The Hip Heterodoxy Meets Herd Mentality and the Neoclassical Mafia
Here are some highlights from Chris Hayes' longer article, "Hip Heterodoxy," followed by a few of the reactions:
Hip Heterodoxy, by Christopher Hayes, The Nation: ...Every year a sizable portion of the nation's economists descend on some lucky city for the Allied Social Science Associations Annual Meeting, the economics field's largest gathering... Most academic disciplines have a similar annual convention, but no other can boast the same influence on American politics and policy--after all, Presidents don't appoint a council of anthropological advisers...
This year's conference attendees are packed into the ... Chicago Hyatt. On the second evening, I come across two receptions... If you wanted to get a sense of the status hierarchies of the profession, this was a perfect tableau. On one side, a reception in honor of ... Milton Friedman... The room is packed and festive, with several Nobel laureates milling about... (A man behind me in line complains of the free drinks that "Milton wouldn't approve! Because we're not getting the true price of the drinks.") Across the hall, a reception hosted by the Economic Policy Institute (EPI), a left-liberal Washington think tank that advocates policies--higher minimum wage, easier paths to unionization, social insurance--that are in almost every detail the opposite of everything that Friedman stood for. In that room, perhaps thirty people gather, picking at the cheese cubes and shelling out $6 a drink... The EPI's Max Sawicky ... tells me the turnout is better than usual.

◆ PROBLEM ◆
Rewrite the Hip Heterodoxy excerpt, beginning at the words "The Hip Heterodoxy" and stopping after "of anthropological advisers...", with "anthropological" replaced by "sociological".

◆ EXTRACTED INFORMATION ◆
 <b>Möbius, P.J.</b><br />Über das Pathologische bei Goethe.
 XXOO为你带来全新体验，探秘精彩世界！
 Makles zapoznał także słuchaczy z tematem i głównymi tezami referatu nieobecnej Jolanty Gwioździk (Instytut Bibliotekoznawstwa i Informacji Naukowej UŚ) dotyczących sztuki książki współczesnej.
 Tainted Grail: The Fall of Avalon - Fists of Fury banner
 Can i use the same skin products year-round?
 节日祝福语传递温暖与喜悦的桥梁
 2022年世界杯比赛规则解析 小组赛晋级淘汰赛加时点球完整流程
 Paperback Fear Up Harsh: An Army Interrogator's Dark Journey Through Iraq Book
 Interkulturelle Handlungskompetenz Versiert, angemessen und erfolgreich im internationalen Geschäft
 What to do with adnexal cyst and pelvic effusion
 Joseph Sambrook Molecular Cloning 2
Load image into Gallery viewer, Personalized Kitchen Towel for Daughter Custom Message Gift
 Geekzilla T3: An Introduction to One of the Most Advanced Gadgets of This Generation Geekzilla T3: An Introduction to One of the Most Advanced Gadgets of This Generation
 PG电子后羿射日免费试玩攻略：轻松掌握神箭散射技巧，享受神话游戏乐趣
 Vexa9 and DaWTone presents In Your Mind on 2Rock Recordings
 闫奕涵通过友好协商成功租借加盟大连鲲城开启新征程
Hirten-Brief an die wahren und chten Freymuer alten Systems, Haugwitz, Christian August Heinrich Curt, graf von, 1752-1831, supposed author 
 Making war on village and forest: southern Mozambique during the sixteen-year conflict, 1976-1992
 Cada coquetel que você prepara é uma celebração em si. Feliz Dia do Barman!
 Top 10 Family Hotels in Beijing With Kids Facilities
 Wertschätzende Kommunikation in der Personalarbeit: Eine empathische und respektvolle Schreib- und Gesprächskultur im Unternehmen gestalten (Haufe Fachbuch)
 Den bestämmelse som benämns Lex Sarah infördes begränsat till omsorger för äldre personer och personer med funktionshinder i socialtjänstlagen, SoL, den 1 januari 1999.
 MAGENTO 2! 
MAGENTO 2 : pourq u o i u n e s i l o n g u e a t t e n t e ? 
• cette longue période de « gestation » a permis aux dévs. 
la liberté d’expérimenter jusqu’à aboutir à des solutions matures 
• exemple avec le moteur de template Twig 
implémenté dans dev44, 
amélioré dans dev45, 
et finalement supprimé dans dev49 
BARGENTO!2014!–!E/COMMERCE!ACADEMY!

◆ WORKED SOLUTION ◆
The Hip Heterodoxy Meets Herd Mentality and the Neoclassical Mafia
Here are some highlights from Chris Hayes' longer article, "Hip Heterodoxy," followed by a few of the reactions:
Hip Heterodoxy, by Christopher Hayes, The Nation: ...Every year a sizable portion of the nation's economists descend on some lucky city for the Allied Social Science Associations Annual Meeting, the economics field's largest gathering... Most academic disciplines have a similar annual convention, but no other can boast the same influence on American politics and policy--after all, Presidents don't appoint a council of sociological advisers...